Problem
When you copy the data, keep every word exactly as it is and leave the pictures out.

Data shown section start

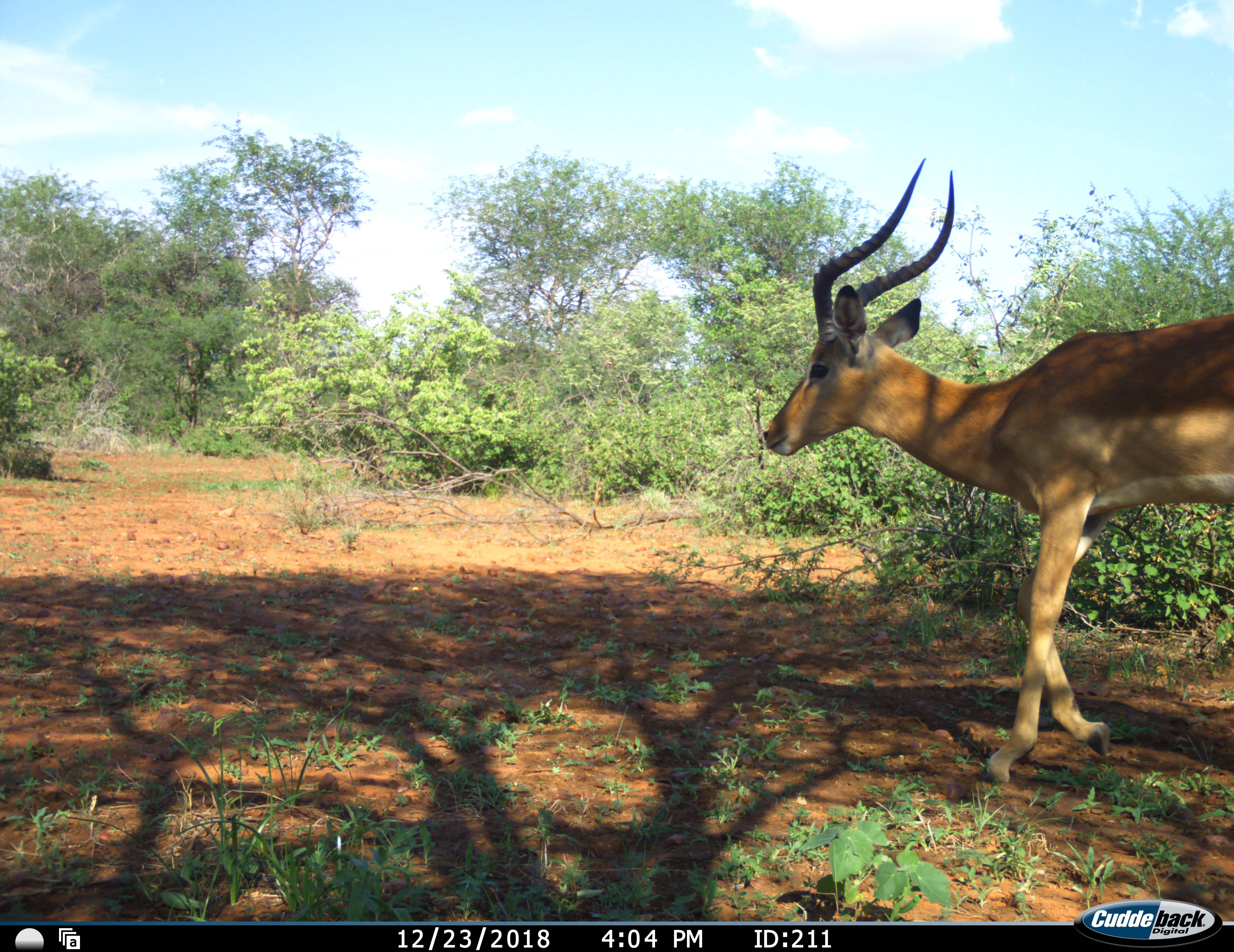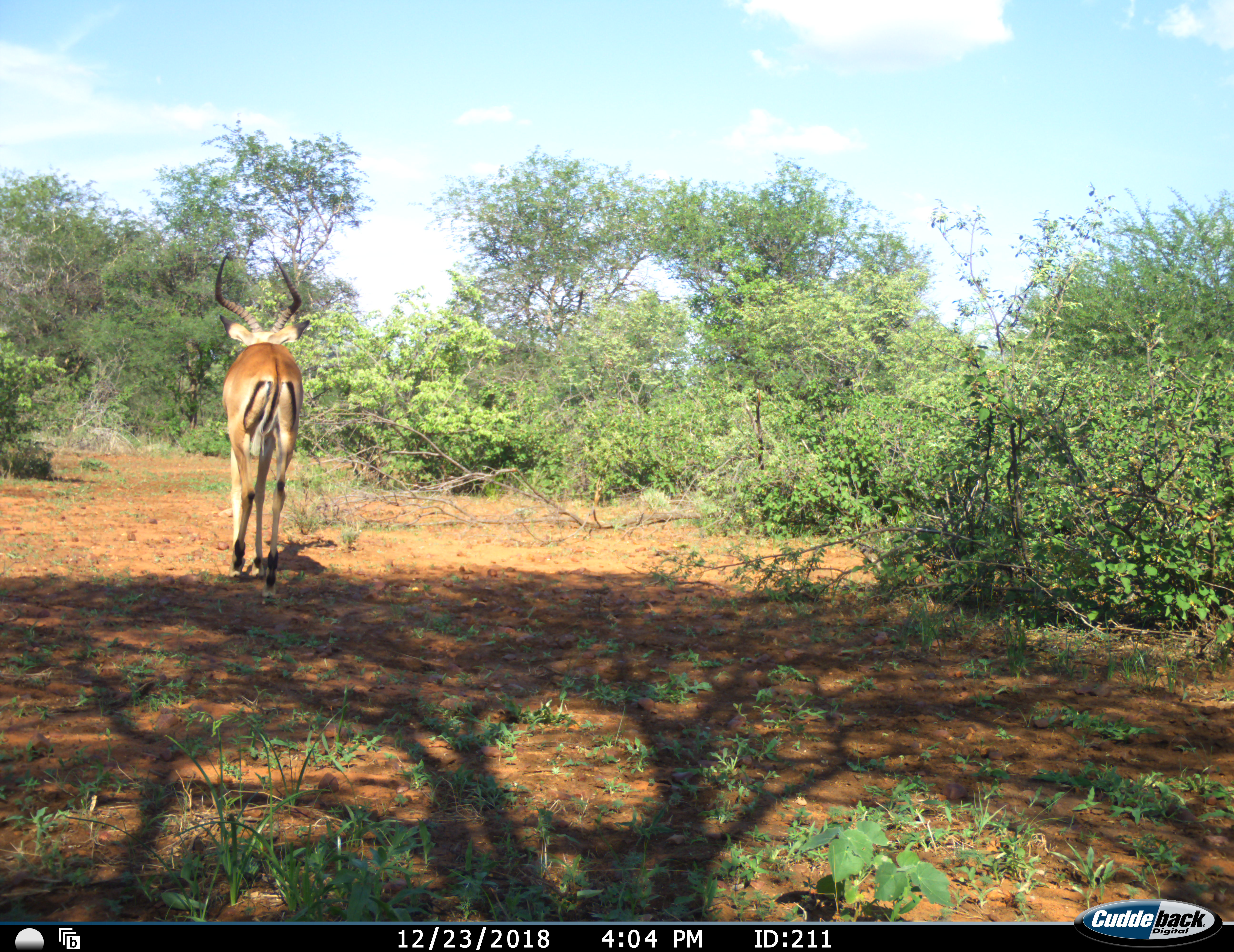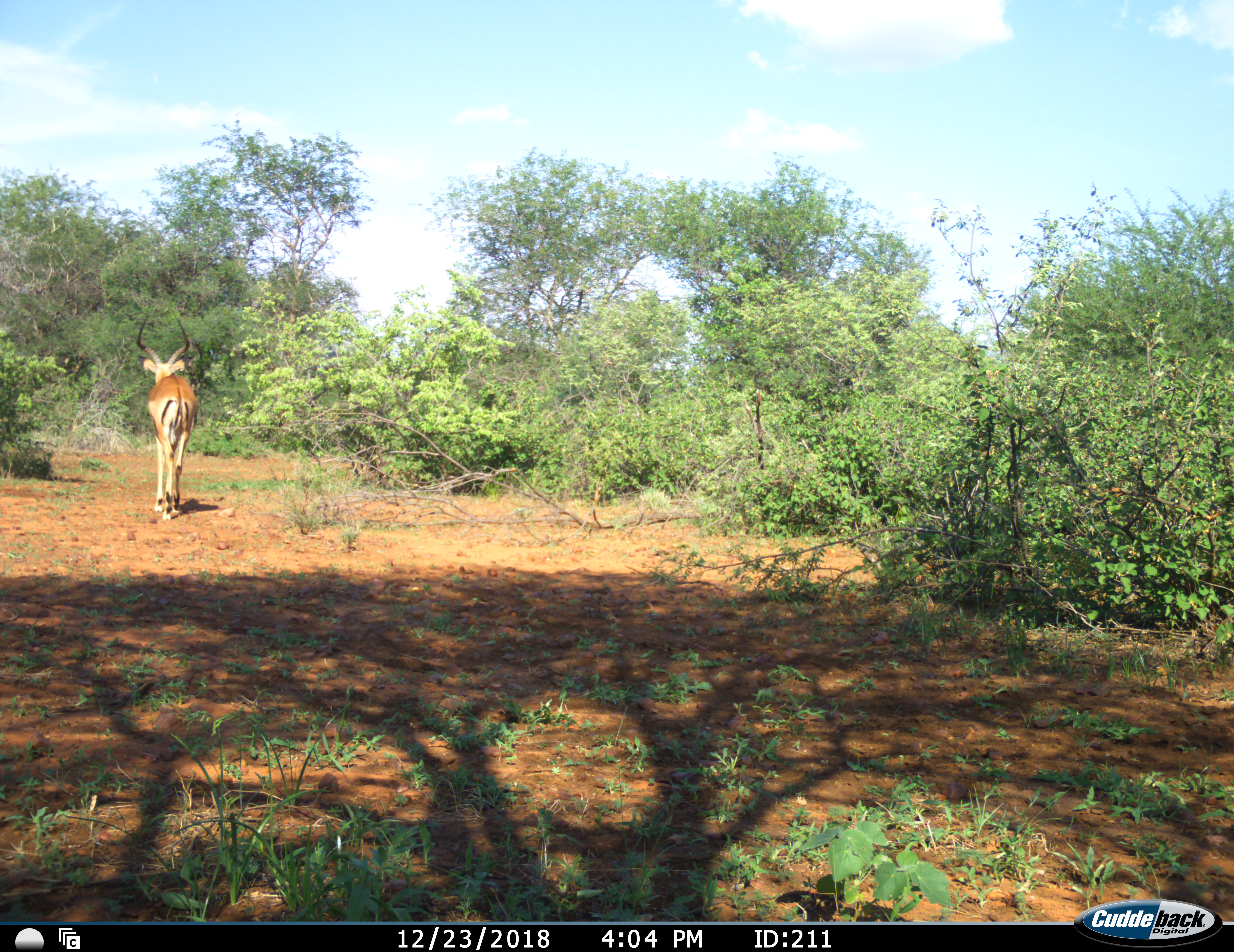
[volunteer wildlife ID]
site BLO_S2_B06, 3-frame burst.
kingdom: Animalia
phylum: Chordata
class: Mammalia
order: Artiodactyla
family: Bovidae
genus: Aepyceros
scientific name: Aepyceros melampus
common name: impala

Data shown section end

Answer space
[volunteer wildlife ID]
site BLO_S2_B06, 3-frame burst.
kingdom: Animalia
phylum: Chordata
class: Mammalia
order: Artiodactyla
family: Bovidae
genus: Aepyceros
scientific name: Aepyceros melampus
common name: impala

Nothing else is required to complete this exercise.